Quizá sea cierto que la poesía no se vende o que se vende menos que otros géneros literarios. Pero ¿no podría venderse mejor? ¿Alguna editorial se ha propuesto dedicar a la poesía los mismos fondos que consagra a publicitar sus libros comercialmente preferidos, que, por supuesto, son siempre novelas? En América Latina hay libros de poesía contemporánea que han alcanzado tantas ediciones como una novela de buena tirada. Baste mencionar los casos de Veinte poemas de amor y una canción desesperada, de Neruda; los Poemas humanos, de Vallejo, o El son entero, de Nicolás: Guillén.
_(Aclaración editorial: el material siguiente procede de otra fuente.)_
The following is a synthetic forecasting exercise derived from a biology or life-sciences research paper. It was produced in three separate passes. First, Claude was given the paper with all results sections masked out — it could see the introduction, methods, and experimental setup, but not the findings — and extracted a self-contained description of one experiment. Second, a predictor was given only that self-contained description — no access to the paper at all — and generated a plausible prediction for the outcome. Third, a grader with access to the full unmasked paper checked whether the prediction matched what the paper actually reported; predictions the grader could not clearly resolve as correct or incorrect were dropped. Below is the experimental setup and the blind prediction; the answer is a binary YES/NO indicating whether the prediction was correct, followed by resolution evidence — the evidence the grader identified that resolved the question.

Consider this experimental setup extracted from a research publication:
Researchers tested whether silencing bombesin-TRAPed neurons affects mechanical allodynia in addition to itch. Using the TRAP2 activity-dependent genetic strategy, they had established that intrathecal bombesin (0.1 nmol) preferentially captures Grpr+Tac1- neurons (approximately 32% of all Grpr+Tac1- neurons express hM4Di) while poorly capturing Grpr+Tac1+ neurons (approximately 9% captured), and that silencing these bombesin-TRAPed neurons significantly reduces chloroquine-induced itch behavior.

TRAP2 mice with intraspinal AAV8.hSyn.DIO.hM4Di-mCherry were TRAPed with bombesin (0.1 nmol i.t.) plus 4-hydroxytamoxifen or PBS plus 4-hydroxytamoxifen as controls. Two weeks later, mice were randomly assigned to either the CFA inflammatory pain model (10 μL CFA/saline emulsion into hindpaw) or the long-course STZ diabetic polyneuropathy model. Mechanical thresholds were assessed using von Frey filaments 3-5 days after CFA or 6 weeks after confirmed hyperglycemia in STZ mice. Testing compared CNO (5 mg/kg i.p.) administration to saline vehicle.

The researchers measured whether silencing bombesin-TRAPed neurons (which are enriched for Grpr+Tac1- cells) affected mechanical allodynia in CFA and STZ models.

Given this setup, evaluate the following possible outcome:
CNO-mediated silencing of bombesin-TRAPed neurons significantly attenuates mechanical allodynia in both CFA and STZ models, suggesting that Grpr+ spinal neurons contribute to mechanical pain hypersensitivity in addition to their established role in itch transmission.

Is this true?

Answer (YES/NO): NO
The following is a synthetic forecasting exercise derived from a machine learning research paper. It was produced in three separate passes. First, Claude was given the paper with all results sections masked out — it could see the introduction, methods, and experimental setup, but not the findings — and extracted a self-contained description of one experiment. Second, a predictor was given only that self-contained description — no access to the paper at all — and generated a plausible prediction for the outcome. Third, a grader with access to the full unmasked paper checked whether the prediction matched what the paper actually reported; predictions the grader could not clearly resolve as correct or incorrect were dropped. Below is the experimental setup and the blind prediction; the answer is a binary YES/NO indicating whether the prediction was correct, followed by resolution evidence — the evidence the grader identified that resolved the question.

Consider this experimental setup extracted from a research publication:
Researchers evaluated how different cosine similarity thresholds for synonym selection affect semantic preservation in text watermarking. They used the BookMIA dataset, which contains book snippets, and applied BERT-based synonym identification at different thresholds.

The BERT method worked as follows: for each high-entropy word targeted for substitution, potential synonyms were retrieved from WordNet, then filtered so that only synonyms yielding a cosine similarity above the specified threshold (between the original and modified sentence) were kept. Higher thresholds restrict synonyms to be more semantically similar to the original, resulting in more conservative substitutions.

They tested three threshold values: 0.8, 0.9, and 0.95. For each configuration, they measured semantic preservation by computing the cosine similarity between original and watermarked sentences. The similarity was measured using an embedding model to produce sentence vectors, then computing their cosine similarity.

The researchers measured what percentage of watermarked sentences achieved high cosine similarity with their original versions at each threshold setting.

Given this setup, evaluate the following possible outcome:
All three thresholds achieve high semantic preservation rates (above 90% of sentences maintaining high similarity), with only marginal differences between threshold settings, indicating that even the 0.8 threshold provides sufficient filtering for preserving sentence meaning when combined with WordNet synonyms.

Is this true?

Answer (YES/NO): NO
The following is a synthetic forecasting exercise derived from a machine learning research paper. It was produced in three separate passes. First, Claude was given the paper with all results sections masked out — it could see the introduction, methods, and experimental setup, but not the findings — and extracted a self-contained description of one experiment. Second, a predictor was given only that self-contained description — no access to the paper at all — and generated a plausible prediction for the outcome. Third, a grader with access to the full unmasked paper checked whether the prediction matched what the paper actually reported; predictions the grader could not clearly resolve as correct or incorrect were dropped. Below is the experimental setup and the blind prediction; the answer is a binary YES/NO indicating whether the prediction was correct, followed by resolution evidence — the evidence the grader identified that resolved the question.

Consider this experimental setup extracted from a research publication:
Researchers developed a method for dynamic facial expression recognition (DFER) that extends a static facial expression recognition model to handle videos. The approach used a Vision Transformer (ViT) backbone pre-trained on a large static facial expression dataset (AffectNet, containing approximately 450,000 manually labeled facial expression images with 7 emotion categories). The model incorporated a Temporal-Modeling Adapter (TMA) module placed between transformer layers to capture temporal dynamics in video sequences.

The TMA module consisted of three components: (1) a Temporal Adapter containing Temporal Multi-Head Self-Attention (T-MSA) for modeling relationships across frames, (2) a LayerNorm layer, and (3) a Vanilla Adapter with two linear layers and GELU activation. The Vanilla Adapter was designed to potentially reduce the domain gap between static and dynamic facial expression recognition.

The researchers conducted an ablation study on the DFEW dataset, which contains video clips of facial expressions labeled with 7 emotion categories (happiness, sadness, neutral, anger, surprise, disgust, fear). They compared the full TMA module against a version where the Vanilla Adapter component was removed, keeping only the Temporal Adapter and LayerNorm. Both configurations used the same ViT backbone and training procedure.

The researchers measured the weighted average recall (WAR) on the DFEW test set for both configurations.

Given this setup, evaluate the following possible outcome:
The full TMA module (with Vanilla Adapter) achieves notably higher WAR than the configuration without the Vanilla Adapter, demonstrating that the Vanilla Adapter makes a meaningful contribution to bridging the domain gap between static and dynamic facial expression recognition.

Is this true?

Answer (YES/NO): NO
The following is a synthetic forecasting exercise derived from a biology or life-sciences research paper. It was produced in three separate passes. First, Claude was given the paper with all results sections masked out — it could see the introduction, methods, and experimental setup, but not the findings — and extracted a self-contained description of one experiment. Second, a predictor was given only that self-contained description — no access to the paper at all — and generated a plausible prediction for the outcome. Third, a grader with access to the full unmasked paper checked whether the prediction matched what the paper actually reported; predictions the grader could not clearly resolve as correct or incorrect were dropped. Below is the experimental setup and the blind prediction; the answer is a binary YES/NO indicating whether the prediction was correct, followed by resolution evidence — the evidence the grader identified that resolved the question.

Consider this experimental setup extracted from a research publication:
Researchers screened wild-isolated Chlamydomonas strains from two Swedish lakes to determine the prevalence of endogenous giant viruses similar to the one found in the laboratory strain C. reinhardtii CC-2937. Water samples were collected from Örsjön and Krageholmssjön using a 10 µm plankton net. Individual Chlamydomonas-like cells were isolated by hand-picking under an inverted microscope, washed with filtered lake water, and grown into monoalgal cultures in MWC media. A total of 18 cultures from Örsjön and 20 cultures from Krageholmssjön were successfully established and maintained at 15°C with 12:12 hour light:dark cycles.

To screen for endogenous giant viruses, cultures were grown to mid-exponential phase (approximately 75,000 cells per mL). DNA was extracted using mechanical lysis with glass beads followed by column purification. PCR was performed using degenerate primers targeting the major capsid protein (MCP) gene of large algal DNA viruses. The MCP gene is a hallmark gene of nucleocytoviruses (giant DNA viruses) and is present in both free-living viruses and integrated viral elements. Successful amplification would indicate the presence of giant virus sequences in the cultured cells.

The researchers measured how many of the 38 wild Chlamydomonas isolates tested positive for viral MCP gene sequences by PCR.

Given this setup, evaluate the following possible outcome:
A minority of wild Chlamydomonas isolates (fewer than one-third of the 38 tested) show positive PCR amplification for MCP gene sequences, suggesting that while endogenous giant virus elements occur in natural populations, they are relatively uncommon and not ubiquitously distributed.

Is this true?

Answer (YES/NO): NO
Sin embargo, siempre: que se forja un innegable éxito de poesía, casi nunca obedece a una planificación publicitaria, sino a un espontáneo movimiento del público.
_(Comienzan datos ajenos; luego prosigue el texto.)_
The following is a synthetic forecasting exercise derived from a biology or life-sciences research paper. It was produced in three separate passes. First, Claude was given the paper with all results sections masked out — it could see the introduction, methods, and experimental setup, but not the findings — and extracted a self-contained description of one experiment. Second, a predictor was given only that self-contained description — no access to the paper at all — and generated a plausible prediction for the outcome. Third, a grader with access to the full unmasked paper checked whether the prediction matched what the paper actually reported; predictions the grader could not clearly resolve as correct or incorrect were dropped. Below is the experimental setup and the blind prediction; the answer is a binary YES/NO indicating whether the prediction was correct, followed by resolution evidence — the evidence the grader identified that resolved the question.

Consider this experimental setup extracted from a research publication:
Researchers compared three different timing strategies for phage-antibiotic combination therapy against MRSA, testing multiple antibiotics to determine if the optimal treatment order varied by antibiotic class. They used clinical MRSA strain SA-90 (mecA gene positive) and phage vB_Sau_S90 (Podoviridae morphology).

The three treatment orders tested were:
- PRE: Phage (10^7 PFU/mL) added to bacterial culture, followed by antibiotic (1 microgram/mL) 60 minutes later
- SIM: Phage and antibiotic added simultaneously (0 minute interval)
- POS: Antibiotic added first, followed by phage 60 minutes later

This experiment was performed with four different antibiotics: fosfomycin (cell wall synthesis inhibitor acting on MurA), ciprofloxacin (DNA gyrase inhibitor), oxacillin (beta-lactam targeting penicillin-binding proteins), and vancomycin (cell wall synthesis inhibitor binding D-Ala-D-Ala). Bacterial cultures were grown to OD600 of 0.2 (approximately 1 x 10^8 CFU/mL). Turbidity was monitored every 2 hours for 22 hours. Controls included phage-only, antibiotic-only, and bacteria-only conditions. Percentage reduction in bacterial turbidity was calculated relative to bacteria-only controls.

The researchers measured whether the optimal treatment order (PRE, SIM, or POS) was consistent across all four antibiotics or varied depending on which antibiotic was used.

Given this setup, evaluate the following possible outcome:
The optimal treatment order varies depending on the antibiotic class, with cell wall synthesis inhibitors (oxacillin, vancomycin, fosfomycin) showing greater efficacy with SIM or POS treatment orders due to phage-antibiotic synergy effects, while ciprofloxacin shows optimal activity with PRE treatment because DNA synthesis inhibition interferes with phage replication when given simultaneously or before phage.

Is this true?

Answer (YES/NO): NO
Afortunadamente para la poesía, a nadie, ni siquiera a la más sofisticada de las computadoras, se le ha ocurrido montar para una obra poética un aparato de ornato y de lanzamiento como el que se estila en Estados Unidos y otras potencias editoriales para sus más ruidosos best-sellers. La poesía ha sido hasta ahora un territorio libre de shock publicitario. Se ha decidido que no es un género rentable, y, en consecuencia, nadie organiza ni financia equipos (tal como se hace con los Ken Follett que en el mundo ha sido) que busquen datos, temas y otros materiales accesorios para ser facilitados en bandeja al poeta de turno.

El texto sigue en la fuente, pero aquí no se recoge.